***** Selected excerpt *****

Question

A spring has a spring constant of 120 newtons per meter. Calculate the elastic potential energy stored in the spring when it is stretched 2.0 centimeters.

Answer 1

The elastic potential energy stored in a spring with a spring constant of 120 N/m when stretched by 2.0 centimeters is 0.024 joules.

Step-by-step explanation:

To calculate the elastic potential energy stored in a spring when stretched, we use the formula:

PE = 1/2 kx²

Where PE is the potential energy, k is the spring constant, and x is the displacement from the equilibrium position in meters. In this case, the given spring constant is 120 newtons per meter (N/m), and the displacement is 2.0 centimeters, which needs to be converted to meters to use in the formula:

x = 2.0 cm = 0.02 m

Applying the given values to the formula:

PE = 1/2 (120 N/m)(0.02 m)²

This results in:

PE = 0.5 × 120 N/m × (0.02 m)²PE = 0.5 × 120 × 0.0004PE = 0.024 J

Therefore, the elastic potential energy stored in the spring when it is stretched 2.0 centimeters is 0.024 joules (J).

Answer 2

The elastic potential of a spring can be calculated using the formula
E = (1/2) k x²
where are given that
k = 120 N/m
the stretched length is
x = 0.02 m

The elastic potential is
E = (1/2) (120 N/m) (0.02 m)²
E = 0.024 N-m

***** Stored data *****

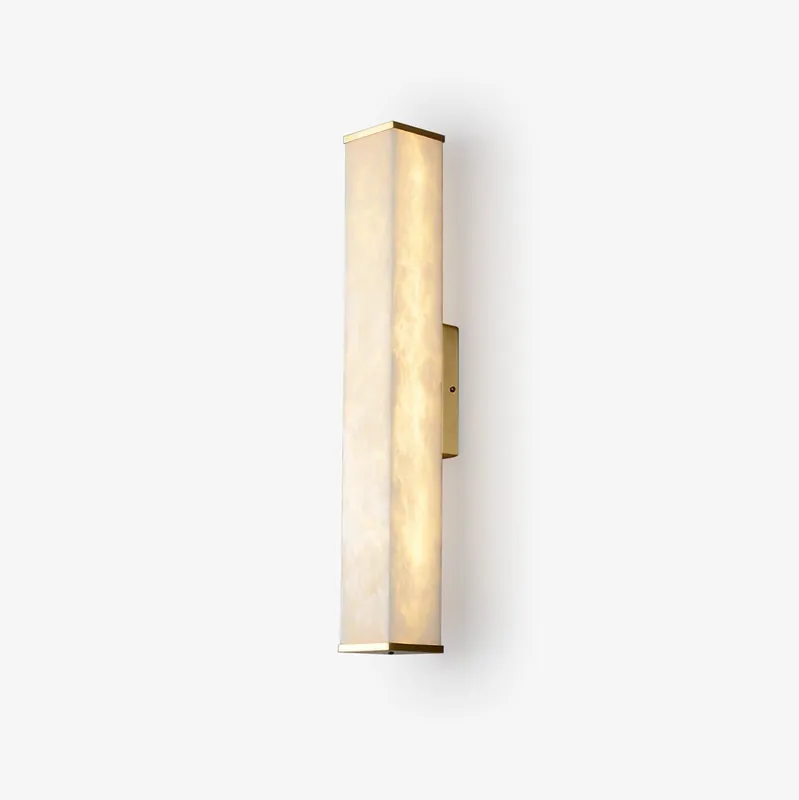 Vithaira lineare Wandleuchte aus Alabaster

*****

Requirement A – Write out the stretch of the spring energy thread from "A spring has" through "stretched 2.0 centimeters.".
Requirement B – In the spring energy thread, what is the 2.0-centimeter stretch converted to in meters?

Expected answer A –
A spring has a spring constant of 120 newtons per meter. Calculate the elastic potential energy stored in the spring when it is stretched 2.0 centimeters.

Expected answer B – 0.02 m